You look around and you notice a display with an entire row of cigarette boxes in it.
“What about these ones here in the display?”
“Oh, these. I do have!”
Obviously you have to pay an exact amount as the lady either cannot be bothered to calculate or count the change she has to give back. I come out furious – again Peru!
And as was writing these lines, Andres came to me. He just went outside to buy some rice. He puts a can of fish in front of me. To my confusing look he answers, it was a gift from the shopkeeper where he was buying rice. Still confused I look at him and he explains that he basically went to the store to buy about half a kilo of rice. The shopkeeper asked him where he’s from, what he’s doing here and so on. And after he told him that he’s traveling on a bicycle and that there are two of us, the shopkeeper first put a bit more than just half a kilo of rice in a bag and added the two cans of fish. As a gift! – again Peru!

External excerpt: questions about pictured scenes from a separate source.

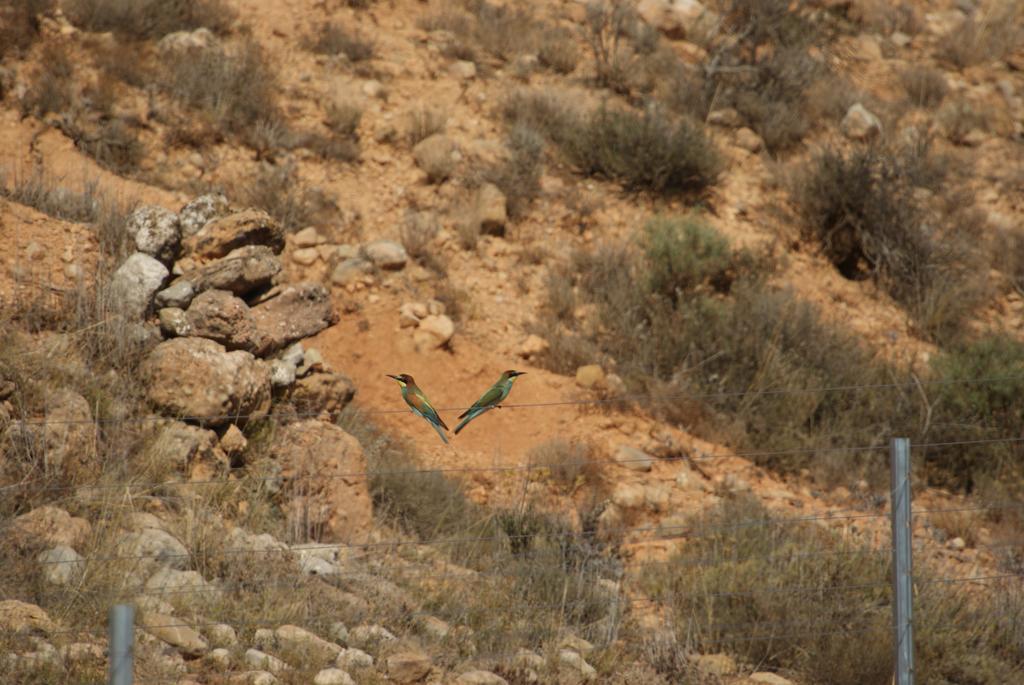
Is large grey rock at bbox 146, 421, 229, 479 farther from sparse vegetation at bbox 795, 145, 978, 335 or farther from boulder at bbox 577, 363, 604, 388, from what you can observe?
sparse vegetation at bbox 795, 145, 978, 335

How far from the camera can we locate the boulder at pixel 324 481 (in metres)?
6.51

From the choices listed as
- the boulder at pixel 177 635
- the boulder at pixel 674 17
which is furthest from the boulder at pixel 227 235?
the boulder at pixel 674 17

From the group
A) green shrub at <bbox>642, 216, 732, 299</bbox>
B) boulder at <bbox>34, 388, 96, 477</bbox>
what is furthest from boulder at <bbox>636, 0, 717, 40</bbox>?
boulder at <bbox>34, 388, 96, 477</bbox>

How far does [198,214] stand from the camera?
7.74m

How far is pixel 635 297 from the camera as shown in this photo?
9594 millimetres

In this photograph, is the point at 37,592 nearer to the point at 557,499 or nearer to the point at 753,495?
the point at 557,499

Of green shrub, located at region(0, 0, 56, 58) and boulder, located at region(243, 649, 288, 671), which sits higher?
green shrub, located at region(0, 0, 56, 58)

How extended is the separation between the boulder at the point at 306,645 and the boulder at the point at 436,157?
20.2 ft

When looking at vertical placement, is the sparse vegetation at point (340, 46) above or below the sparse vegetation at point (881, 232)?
above

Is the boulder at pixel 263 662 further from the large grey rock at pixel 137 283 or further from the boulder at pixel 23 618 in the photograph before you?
the large grey rock at pixel 137 283

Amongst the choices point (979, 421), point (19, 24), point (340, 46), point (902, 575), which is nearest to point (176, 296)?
point (902, 575)

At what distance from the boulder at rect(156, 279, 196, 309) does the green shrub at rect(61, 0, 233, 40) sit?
4.88 metres

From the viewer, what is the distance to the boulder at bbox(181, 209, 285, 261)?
7.56 meters

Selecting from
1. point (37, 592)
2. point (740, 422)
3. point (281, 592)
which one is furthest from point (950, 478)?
point (37, 592)
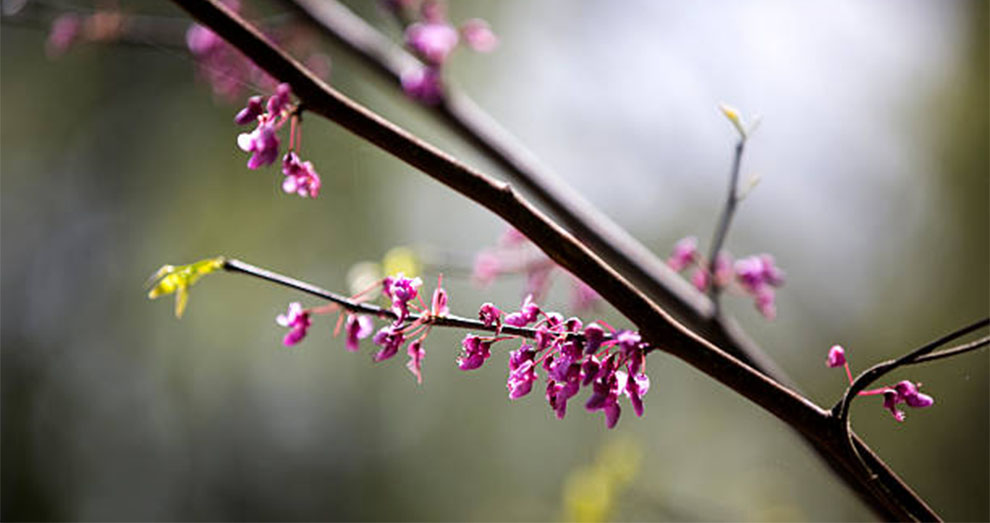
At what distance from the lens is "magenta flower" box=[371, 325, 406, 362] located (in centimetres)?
58

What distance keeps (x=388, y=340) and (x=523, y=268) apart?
678 millimetres

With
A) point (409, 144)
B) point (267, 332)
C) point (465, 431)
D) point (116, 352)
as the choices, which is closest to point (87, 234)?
point (116, 352)

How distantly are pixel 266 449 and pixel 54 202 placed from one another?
204 cm

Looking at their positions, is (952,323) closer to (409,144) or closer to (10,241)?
(409,144)

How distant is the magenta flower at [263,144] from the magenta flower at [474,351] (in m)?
0.18

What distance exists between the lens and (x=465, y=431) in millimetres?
5426

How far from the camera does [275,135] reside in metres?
0.61

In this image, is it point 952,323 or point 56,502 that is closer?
point 952,323

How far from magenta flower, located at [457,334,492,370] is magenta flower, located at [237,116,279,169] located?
0.18 metres

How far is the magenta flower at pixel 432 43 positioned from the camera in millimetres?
1280

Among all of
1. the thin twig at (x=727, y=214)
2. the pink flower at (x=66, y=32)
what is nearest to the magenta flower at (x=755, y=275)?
the thin twig at (x=727, y=214)

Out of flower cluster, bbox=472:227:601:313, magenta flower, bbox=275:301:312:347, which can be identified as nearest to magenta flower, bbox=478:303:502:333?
magenta flower, bbox=275:301:312:347

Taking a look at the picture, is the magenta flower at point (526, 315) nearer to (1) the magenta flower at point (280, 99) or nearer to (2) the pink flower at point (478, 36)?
(1) the magenta flower at point (280, 99)

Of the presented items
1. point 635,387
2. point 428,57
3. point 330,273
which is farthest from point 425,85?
point 330,273
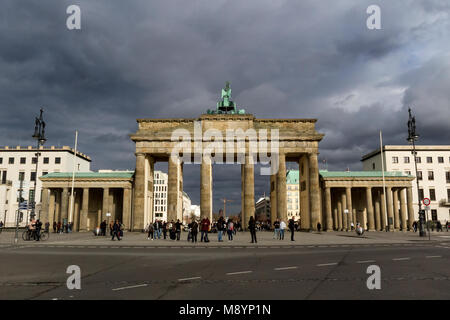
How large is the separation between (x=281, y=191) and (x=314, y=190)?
5.04 m

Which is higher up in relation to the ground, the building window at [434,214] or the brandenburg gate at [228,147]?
the brandenburg gate at [228,147]

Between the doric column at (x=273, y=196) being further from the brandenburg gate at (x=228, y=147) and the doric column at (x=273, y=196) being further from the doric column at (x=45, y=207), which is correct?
the doric column at (x=45, y=207)

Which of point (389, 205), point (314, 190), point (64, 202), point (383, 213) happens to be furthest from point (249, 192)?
point (64, 202)

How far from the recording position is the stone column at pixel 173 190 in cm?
5362

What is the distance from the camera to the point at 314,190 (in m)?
53.2

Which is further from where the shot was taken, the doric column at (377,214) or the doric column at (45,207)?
the doric column at (377,214)

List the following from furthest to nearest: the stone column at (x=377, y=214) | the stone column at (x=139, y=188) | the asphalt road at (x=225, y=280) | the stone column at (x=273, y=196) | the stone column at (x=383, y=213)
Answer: the stone column at (x=377, y=214)
the stone column at (x=383, y=213)
the stone column at (x=273, y=196)
the stone column at (x=139, y=188)
the asphalt road at (x=225, y=280)

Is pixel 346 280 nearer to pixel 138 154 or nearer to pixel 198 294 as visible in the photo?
pixel 198 294

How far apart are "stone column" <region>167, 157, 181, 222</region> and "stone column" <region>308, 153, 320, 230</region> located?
2059 centimetres

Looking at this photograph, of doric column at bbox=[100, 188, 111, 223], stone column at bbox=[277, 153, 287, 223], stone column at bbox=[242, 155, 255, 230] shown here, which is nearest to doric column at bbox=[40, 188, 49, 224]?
doric column at bbox=[100, 188, 111, 223]

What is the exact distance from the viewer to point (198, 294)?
7941mm

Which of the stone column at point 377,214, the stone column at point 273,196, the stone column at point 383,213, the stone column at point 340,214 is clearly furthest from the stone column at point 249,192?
the stone column at point 377,214

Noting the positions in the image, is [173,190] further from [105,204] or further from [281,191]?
[281,191]
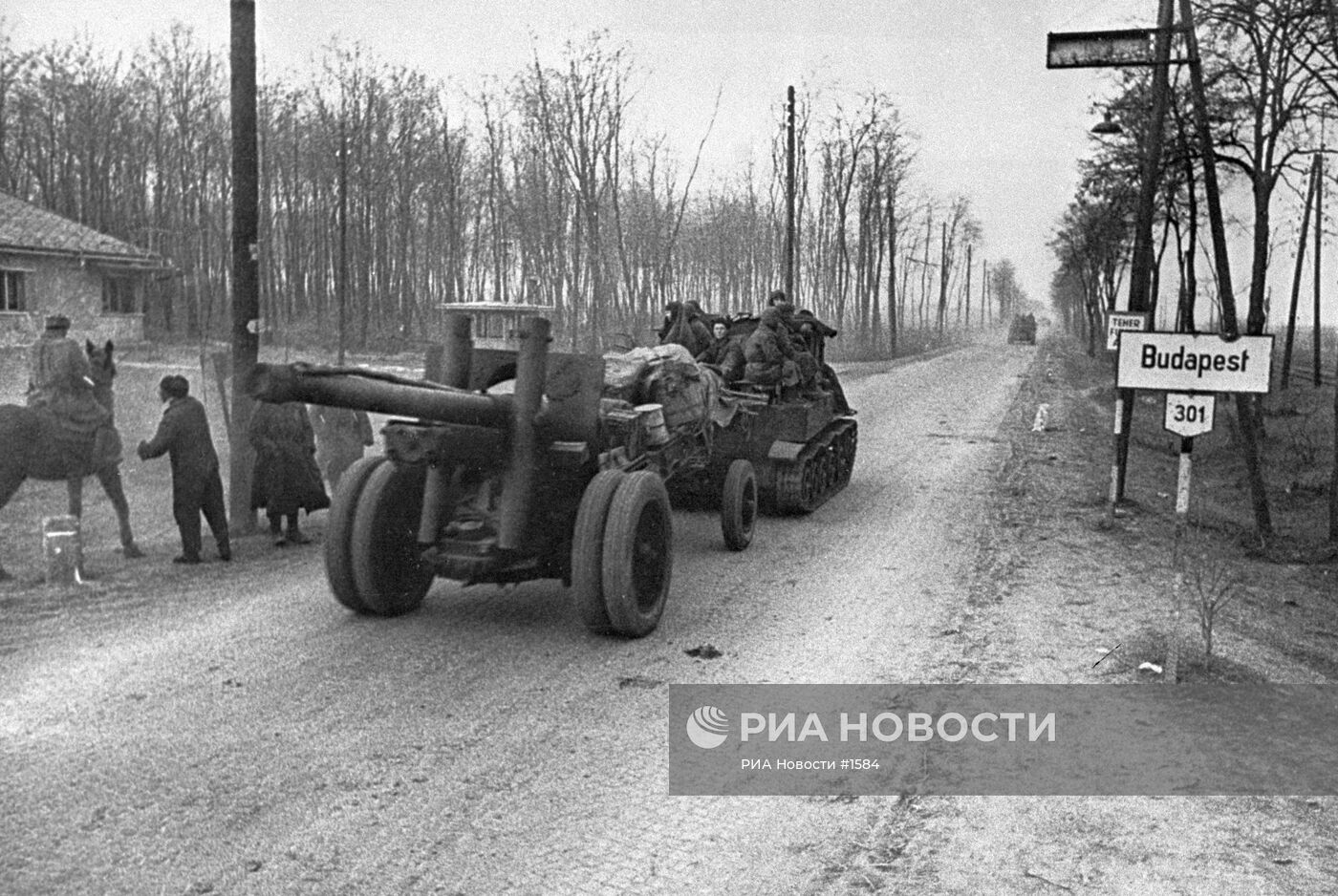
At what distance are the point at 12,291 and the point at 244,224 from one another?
2030cm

I would be able to turn this already long post into an even longer if I was to write down all the moments when I experienced the kindness of the local people. From places to sleep when a family accepts us into their modest home and basically vacates a child’s room just so that three cyclists have a warm place with a roof over their head that they can sleep in whilst outside it’s pouring rain. Or when… No, I really cannot write down all the kindness. I am however extremely grateful for it.

I’m finishing this text behind the same desk in the same hostel, still in Huaraz. Still listening to music it’s just that the coffee has been by now replaced by a tea from coca. Apparently it helps you adjusting to the altitude, beats the weariness and so much more. I like it because it’s hot.